A lot of my reviewers have been telling me that Chapters 9 and 10 would have been much more effective had they been written in one chapter instead of separately - and I quite agree. Sorry if I excited you with the update and dissapointed you with it not being an update.. I have started progress on the next chapter, I promise! And, I'll let you in on a little secret: coming up in about two chapters or so is one of my favorite twists, and a couple after that is another one that as far as I know, has never been attempted on Or at least, at the same time. Oh, I don't know how to explain it.
IMPORTANT: I realize that in the first chapter when I was describing Ginny's past that I mentioned Draco Malfoy having a part in her torture.
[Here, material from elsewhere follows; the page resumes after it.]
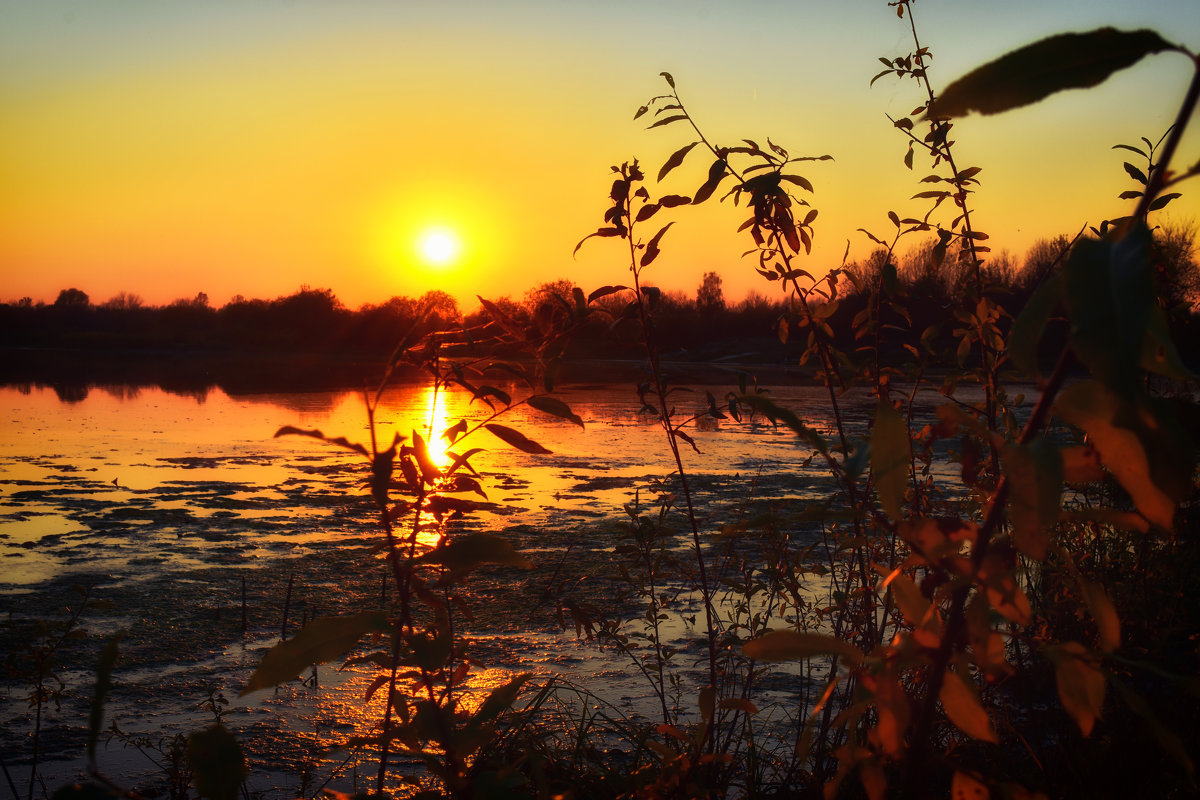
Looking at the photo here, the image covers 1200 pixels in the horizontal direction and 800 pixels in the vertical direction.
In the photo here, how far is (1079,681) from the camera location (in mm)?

I'm making a minor plot change here - that statement is going to be switched to "The hardest part was when Lucius Malfoy had his turn." Draco is on the good side, now. Get used to it.
A Cruce Salus:
Chapter 9
This is your ghost that kneels before me / Razors on her tongue / A body full of oxygen / It won't be the last time she'll ignore me / Thinning in my skin / Without the strength to go / Winter setting in / To cover you in snow
(( Ruthless by Something Corporate ))
Previously:
"Here goes nothing."
Soon all of them felt the sensation of leaving their stomachs behind as they plummeted into their professor's thoughts, opening up doors they probably all knew should have stayed closed.
Sirius landed with a thump on what felt like a carpeted floor. The others quickly copied his actions, if the loud raps and several disgruntled "ow"s were any indication.
"What--"
"Sh," he quited whoever had began to talk, pointing to the scene laying out before them. None of them had ever been in a Pensieve before, so it was a very odd feeling to be in a room full of people that gave no sign that they acknowledged your presence. They were in the middle of a flat--a small kitchen could be seen in the far left corner, and there were various doors who most likely would lead them to bath and bedrooms. One across from the opening to the kitchen was open, which did indeed lead to a simple tiled bathroom.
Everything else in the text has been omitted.